→ What you should do: In the entries below, find each line with the string "size" and copy it.

——————

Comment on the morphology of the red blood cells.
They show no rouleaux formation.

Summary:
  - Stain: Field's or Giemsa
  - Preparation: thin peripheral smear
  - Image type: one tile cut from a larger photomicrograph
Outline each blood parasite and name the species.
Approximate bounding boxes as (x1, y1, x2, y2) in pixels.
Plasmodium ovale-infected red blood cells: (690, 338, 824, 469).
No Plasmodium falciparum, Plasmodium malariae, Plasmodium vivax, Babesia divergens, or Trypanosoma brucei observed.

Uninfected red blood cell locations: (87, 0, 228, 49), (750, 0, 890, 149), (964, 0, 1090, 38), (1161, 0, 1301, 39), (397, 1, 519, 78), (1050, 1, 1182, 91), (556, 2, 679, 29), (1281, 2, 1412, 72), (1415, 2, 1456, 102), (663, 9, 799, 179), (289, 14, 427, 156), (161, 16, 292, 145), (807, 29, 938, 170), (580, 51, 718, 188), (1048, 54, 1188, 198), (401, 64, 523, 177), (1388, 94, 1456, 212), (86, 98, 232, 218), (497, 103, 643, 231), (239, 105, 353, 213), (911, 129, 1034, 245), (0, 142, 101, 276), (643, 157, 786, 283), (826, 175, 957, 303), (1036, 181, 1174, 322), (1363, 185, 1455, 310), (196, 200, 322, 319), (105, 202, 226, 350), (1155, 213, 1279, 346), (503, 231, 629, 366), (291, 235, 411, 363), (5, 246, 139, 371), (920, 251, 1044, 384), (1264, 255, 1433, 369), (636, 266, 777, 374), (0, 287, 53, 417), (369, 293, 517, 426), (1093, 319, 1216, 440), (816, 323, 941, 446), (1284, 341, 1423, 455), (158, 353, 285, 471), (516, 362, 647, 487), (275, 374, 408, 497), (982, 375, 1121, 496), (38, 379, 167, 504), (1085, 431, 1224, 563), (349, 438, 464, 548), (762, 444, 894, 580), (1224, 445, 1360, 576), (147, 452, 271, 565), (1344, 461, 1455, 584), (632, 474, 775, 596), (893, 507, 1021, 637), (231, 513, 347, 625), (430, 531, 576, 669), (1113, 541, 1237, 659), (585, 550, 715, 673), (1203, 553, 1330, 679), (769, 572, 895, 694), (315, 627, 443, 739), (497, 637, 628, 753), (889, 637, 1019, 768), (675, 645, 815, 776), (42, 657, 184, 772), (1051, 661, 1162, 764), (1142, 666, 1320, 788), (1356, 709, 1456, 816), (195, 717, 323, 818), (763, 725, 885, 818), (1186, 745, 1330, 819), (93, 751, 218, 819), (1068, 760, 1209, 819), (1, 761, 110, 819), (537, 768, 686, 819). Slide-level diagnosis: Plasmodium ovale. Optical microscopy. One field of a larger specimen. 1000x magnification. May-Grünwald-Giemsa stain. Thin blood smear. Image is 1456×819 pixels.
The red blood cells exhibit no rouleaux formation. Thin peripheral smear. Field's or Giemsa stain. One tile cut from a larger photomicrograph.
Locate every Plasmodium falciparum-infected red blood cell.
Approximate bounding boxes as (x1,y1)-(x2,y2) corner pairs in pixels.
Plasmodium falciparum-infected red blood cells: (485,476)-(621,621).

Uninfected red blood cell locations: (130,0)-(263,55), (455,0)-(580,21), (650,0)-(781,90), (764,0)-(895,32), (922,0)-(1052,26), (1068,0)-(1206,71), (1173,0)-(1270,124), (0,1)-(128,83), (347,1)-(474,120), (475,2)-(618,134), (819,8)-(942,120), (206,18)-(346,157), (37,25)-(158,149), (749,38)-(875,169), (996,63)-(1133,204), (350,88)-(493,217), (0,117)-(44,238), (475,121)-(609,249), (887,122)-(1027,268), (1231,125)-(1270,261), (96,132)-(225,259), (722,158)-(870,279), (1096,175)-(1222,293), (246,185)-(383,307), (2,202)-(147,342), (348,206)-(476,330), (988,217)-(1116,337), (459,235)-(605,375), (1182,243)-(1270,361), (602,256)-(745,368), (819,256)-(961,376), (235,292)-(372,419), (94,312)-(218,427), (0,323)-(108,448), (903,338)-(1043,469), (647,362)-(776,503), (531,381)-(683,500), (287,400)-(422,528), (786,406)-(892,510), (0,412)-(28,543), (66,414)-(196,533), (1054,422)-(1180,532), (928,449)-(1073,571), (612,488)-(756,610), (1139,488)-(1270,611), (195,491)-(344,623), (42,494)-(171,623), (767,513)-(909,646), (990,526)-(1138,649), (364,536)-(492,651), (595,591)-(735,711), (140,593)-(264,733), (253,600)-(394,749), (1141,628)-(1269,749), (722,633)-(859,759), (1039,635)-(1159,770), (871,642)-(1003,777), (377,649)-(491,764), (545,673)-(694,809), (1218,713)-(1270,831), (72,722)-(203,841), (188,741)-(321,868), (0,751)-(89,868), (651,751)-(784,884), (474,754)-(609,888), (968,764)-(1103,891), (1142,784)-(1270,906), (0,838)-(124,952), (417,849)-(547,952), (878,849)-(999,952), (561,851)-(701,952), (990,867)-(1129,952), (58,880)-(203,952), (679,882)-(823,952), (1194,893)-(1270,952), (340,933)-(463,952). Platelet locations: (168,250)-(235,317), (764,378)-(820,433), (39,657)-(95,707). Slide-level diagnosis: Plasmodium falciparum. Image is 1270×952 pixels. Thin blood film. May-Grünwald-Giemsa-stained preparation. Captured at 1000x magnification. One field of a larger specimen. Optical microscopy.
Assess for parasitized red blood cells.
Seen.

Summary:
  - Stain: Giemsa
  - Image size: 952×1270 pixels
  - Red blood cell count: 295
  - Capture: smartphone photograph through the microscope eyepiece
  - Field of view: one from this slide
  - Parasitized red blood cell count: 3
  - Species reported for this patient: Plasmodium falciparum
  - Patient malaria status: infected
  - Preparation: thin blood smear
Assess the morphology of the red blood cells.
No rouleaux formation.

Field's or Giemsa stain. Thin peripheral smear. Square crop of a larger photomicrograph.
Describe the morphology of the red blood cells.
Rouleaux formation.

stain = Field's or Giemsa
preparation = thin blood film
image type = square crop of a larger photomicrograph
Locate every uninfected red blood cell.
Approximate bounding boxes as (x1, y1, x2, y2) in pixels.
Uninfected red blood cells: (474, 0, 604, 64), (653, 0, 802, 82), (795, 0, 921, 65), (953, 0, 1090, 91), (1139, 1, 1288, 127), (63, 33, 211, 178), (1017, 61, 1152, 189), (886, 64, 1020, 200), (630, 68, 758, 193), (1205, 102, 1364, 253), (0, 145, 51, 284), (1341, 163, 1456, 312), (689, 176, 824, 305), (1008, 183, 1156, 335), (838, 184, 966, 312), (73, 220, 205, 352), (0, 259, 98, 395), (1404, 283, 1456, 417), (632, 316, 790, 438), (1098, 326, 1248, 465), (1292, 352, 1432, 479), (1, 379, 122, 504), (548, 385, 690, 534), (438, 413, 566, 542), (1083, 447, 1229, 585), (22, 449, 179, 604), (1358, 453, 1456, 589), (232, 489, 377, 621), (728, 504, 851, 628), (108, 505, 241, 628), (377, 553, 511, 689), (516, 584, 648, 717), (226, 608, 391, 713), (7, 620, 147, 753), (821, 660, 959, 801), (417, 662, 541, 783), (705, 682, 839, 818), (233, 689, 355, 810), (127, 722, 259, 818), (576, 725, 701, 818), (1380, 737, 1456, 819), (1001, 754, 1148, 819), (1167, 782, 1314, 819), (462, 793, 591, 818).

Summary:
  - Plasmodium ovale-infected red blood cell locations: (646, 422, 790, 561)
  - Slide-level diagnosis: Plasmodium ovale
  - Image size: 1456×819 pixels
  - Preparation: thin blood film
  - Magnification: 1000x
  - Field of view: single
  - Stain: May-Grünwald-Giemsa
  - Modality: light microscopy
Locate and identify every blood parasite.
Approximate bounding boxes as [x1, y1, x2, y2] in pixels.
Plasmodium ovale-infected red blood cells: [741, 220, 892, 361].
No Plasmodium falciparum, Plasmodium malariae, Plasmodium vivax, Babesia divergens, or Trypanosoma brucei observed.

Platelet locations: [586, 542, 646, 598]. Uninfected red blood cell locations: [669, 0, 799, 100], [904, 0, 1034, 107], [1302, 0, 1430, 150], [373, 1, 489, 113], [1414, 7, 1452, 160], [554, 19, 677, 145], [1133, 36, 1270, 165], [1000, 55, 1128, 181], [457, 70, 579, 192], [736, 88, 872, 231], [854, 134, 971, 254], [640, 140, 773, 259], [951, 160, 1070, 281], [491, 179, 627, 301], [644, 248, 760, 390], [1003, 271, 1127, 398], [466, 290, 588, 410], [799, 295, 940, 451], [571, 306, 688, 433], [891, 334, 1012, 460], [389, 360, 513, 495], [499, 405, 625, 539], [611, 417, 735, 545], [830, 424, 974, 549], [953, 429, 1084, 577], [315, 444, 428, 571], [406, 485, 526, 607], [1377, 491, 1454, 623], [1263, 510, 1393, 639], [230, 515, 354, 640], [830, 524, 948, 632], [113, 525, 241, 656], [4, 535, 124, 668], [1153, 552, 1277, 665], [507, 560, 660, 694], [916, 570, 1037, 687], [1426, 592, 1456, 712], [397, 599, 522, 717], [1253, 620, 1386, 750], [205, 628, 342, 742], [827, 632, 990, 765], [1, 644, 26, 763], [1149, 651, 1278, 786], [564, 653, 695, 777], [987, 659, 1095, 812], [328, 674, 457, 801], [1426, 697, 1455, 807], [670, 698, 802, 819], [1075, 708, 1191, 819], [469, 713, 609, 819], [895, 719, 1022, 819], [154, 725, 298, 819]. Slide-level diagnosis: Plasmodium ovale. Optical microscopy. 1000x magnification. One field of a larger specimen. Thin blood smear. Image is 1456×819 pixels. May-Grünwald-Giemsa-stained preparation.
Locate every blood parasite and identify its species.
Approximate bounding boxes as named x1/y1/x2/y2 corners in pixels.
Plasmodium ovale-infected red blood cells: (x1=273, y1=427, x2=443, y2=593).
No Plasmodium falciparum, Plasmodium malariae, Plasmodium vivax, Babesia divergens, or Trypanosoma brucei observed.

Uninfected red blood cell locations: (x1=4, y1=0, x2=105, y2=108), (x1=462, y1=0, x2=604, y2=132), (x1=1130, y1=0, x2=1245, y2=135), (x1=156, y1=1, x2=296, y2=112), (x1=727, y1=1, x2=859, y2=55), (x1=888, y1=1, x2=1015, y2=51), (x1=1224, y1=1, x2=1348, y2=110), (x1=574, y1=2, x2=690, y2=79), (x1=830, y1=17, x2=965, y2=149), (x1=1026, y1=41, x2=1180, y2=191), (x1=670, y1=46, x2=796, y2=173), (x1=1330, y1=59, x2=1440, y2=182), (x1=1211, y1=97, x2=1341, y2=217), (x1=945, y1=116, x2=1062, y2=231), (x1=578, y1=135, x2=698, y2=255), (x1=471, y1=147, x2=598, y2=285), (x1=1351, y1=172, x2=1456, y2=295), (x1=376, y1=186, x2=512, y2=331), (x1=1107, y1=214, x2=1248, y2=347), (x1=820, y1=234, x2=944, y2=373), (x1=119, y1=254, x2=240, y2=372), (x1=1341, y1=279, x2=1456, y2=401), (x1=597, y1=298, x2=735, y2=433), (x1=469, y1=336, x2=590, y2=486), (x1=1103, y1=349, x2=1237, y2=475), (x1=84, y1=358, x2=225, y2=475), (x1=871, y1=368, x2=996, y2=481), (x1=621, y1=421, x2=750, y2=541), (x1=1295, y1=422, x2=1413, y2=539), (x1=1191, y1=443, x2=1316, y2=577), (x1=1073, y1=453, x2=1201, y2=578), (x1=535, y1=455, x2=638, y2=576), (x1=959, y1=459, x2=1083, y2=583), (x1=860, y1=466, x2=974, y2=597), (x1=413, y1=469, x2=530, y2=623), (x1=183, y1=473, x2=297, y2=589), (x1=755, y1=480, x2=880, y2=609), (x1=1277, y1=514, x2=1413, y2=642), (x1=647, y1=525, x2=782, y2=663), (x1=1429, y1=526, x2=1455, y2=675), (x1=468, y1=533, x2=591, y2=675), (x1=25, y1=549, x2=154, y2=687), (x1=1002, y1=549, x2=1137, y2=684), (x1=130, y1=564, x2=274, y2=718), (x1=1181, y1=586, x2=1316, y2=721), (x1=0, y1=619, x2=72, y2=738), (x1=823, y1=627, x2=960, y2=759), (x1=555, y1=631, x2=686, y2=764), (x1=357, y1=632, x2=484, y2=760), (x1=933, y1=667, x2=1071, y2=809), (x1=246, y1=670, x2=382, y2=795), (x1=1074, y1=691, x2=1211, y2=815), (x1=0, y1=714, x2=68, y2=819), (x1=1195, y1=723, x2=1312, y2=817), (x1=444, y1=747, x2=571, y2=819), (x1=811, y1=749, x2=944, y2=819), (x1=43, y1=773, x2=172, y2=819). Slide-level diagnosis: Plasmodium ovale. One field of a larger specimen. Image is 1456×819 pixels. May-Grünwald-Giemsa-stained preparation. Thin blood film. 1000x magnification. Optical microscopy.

——————

→ Final answer:
  - Image size: 952×1270 pixels
  - Image size: 1456×819 pixels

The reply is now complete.